Contrary to reports, Microsoft's reliance on the puny DVD has not gimped the number of wasteland mutants you'll be shooting at.

Quick, find more gigabytes!
Quick, find more gigabytes!
Shacknews has what I sincerely hope is the final word in the Xbox-360-is-screwing-up-Rage saga that's been raging (ugh) the past few days. Short version: id Software designer Tim Willits was reported as saying at the Austin Game Developers Conference that the amount of content in all versions of id's post-apocalyptic shooter was being constrained by the space limit of the 360's DVD format. Willits rapidly came out of the woodwork bellowing about a "miscommunication" and clarifying that it was merely the arrangement of the game's major areas--from "five or six" smaller areas down to two larger ones, at one per disc--that changed with the DVD in mind. Oh, and he made sure to clarify Microsoft is "not being dickheads" about all this.

You can almost hear the company reps and spokespeople scurrying frantically behind the scenes as you read that.

More interesting than all these shenanigans is this tiny bit of new gameplay info that came out of Willits' AGDC appearance.

"The wasteland is big, and then you'll drive up to something like an old bunker, and then you'll get out of your vehicle and you'll enter that bunker," added Willits. "And that will actually load the level, and it will be like a Doom 3 level--not like Doom 3 technology, but a first person, classic id style level.

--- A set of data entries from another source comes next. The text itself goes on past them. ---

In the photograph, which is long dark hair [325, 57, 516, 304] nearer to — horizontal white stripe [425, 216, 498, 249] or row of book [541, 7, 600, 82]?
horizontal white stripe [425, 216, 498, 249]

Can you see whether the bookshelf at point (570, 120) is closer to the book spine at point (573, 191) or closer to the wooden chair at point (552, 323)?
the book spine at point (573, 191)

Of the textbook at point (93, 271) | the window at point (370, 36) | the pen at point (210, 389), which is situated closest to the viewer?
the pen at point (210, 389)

Then you complete your mission, and you'll come back into the wasteland, and drive back to your settlement, or you'll drive to another level, or you'll drive around and blow up bandits."

Loading times between outdoor and indoor environments! You heard it here first! Wait, no, you heard it on Shacknews first. But his description at the end there does make this sound like a traditional open-world game, with a number of different activities available to you at any time.

The attentive among you will remember Rage was announced back at E3 as the first game to be released under id's new publishing contract with EA Partners, which is soon going to be handling just about every major game release ever, if this trend continues. Harmonix, Crytek, Valve, and now id are not a stable of developers to scoff at.